Daniel Lemire's blog

, 3 min read

Locating `identifiers´ quickly (ARM NEON edition)

A common problem in parsing is that you want to find all identifiers (e.g., variable names, function names) in a document quickly. There are typically some fixed rules. For example, it is common to allow ASCII letters and digits as well as characters like ‘_’ in the identifier, but to forbid some characters at the beginning of the identifier (such as digits). E.g., ab123 is an identifier but 123ab might not be.

An efficient way to proceed is to use a 256-element table where allowed leading characters have a set value (say 255), non-identifier characters have the value 0, and all other characters have a non-zero, non-255 value.
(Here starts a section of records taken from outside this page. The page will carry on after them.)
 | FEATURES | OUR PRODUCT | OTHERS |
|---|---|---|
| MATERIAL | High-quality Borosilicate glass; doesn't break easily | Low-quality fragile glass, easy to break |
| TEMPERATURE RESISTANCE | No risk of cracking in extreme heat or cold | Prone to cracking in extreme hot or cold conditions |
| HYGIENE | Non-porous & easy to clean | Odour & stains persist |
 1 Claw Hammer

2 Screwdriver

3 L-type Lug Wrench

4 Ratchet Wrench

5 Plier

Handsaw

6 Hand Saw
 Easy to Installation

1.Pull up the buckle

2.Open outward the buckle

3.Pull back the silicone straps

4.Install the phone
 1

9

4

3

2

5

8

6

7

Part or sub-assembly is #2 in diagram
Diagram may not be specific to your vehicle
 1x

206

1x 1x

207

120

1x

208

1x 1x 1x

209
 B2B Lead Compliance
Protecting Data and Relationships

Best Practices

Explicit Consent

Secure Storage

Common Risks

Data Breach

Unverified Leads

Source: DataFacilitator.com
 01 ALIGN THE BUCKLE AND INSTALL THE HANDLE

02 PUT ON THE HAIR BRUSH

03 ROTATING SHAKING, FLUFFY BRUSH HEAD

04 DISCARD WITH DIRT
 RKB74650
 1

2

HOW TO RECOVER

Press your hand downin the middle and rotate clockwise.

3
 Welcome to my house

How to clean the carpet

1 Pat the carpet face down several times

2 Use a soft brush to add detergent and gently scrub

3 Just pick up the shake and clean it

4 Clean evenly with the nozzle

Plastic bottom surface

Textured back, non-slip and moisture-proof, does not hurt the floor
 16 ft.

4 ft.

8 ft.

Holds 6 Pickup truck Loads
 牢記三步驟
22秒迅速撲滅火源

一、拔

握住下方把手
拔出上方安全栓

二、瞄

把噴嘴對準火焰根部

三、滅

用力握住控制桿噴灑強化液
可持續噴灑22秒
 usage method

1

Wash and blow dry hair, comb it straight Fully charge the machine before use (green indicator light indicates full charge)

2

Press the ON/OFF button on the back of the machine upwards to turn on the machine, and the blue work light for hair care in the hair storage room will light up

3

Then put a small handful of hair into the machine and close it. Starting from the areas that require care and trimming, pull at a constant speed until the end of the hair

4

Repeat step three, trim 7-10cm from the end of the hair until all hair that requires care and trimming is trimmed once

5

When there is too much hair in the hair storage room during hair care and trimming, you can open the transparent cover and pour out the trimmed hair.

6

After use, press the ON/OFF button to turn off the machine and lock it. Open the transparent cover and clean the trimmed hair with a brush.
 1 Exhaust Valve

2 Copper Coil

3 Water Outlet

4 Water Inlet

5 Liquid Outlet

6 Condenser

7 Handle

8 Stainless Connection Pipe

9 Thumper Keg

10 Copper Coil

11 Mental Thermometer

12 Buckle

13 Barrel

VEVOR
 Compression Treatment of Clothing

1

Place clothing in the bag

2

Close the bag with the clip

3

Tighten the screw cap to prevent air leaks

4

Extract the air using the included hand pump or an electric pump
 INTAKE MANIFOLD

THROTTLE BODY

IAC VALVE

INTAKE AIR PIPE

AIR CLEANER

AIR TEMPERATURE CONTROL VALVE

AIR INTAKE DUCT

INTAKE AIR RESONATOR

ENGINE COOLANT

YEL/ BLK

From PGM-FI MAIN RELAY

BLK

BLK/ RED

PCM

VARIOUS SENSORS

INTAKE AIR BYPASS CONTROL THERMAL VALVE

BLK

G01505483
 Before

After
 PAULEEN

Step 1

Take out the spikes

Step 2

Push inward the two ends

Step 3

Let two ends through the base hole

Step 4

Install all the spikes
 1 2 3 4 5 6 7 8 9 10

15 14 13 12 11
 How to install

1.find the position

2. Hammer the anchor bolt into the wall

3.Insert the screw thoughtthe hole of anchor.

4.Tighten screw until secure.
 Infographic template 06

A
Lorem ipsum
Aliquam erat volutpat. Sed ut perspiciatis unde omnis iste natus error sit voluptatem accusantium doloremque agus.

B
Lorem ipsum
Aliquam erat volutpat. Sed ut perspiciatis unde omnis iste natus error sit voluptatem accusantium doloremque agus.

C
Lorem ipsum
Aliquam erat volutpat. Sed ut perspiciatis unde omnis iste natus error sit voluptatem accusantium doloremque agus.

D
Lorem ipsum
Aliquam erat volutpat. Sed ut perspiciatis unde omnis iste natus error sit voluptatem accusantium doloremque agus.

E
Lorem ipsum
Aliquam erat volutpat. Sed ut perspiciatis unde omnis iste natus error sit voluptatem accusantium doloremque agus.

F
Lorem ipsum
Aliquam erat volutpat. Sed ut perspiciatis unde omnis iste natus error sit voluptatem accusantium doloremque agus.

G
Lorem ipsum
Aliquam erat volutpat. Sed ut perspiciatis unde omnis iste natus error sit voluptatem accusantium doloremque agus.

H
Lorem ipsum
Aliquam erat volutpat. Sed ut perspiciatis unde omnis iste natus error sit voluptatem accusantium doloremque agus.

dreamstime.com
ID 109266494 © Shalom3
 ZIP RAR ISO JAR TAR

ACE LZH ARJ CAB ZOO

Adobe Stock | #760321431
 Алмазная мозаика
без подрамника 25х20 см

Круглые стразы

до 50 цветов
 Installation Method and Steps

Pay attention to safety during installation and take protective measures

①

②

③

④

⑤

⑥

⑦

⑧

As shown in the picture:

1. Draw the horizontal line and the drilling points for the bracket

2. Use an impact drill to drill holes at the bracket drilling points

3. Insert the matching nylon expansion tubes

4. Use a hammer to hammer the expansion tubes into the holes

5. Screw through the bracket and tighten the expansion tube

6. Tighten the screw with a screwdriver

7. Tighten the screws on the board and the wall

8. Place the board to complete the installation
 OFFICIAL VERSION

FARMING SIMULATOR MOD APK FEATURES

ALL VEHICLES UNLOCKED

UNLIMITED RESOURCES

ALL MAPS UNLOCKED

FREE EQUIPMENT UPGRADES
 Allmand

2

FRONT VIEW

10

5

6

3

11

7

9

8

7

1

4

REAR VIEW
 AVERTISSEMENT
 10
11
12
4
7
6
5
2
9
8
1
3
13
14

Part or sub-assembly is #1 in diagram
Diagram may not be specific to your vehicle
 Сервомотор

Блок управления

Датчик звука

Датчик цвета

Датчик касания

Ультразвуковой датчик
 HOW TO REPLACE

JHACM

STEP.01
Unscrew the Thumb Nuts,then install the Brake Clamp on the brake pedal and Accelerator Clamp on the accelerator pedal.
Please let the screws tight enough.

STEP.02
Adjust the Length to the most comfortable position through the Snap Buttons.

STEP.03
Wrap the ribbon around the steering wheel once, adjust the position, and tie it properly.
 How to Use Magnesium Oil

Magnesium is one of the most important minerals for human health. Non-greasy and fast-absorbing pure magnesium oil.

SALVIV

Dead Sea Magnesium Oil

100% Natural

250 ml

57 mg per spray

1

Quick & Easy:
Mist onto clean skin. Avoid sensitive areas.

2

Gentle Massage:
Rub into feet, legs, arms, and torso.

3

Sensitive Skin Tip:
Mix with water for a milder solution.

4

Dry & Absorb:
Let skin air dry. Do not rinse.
In C, you might be about to count identifiers using the following routine:

while (source < end) {
  uint8_t c = identifier_map[*source++];
  if(c) {
    count += (c == 255);
    while (source < end && identifier_map[*source]) {
      source++;
    }
  }
}

Can you do better?

Suppose that you have an ARM-based machine (such as a recent macBook). Then you have access to Single instruction, multiple data (SIMD) instructions which can process up to 16 bytes at a time. ARM has several types of SIMD instructions but ARM NEON are the most well known.

We can apply vectorized classification to the problem (see Parsing Gigabytes of JSON per Second, The VLDB Journal, 28(6), 2019). I am not going to review the technique in details but the gist of it is that we replace the table lookup with a vectorized (or SIMD-based) table lookup. The relevant component of the code, using ARM instrinsic functions, looks as follows:

uint8x16_t low_nibble_mask = (uint8x16_t){
42, 62, 62, 62, 62, 62, 62, 62, 62, 62, 60, 20, 20, 20, 20, 21};
uint8x16_t high_nibble_mask =
(uint8x16_t){0, 0, 0, 2, 16, 33, 4, 8, 0, 0, 0, 0, 0, 0, 0, 0};
uint8x16_t chars = vld1q_u8((const uint8_t *)source);
uint8x16_t low =
vqtbl1q_u8(low_nibble_mask, vandq_u8(chars, vdupq_n_u8(0xf)));
uint8x16_t high = vqtbl1q_u8(high_nibble_mask, vshrq_n_u8(chars, 4));
uint8x16_t v = vtstq_u8(low, high);
uint8x16_t v_no_number = vtstq_u8(low, vandq_u8(high, vdupq_n_u8(61)));

The register v contains a non-zero byte value where there is an identifier character, and the v_no_number contains a non-zero byte value where there is a non-digit identifier character. We can map these SIMD registers into bitmaps from which we can identify the location of the identifier using regular C code.

We need to do a few logical operations and bit shifting. Counting the number of identifiers is a simple as the following:

while (source <= end16) {
  auto m = identifier_neon(source);
  uint16_t mask =
   m.leading_identifier_mask & ~(m.identifier_mask << 1 | lastbit);
  count += popcount(mask);
  lastbit = m.identifier_mask >> 15;
  source += 16;
}

ARM NEON is not particularly powerful, not compared with AVX-512 on Intel Ice Lake or AMD Zen 4 processors, but it is still quite good by historical standards, and the Apple implementation is fine. You can extend this approach to go to 64 bytes.

So how does the SIMD approach compares to the conventional approach? I am using a script that generate a large document. We want to count the number of identifiers as quickly as possible. The file is 10 MB and it contains half a million identifiers.

SIMD (simdjson-like, 16 bytes) 10 GB/s 2 ns/identifier
SIMD (simdjson-like, 64 bytes) 17 GB/s 1.1 ns/identifier
conventional (table-based) 0.5 GB/s 25 ns/identifier

So the SIMD-based approach over 10 times faster in this instance. My Apple-based M2 processor runs at 3.6 GHz. Using the SIMD-based code, it retires over 5 instructions per cycle. The conventional table-based approach retires far few instructions, and it is bound by load latencies.

For context, my macBook has a disk that can read at well over 2 GB/s. So the conventional routine is not fast.

On AVX-512, it should be possible to reach even higher speeds.

My source code is available.

Credit: This problem was suggested to me by Kevin Newton (Shopify). He provided the test file. The 64-byte implementation was provided by reader Perforated Blob.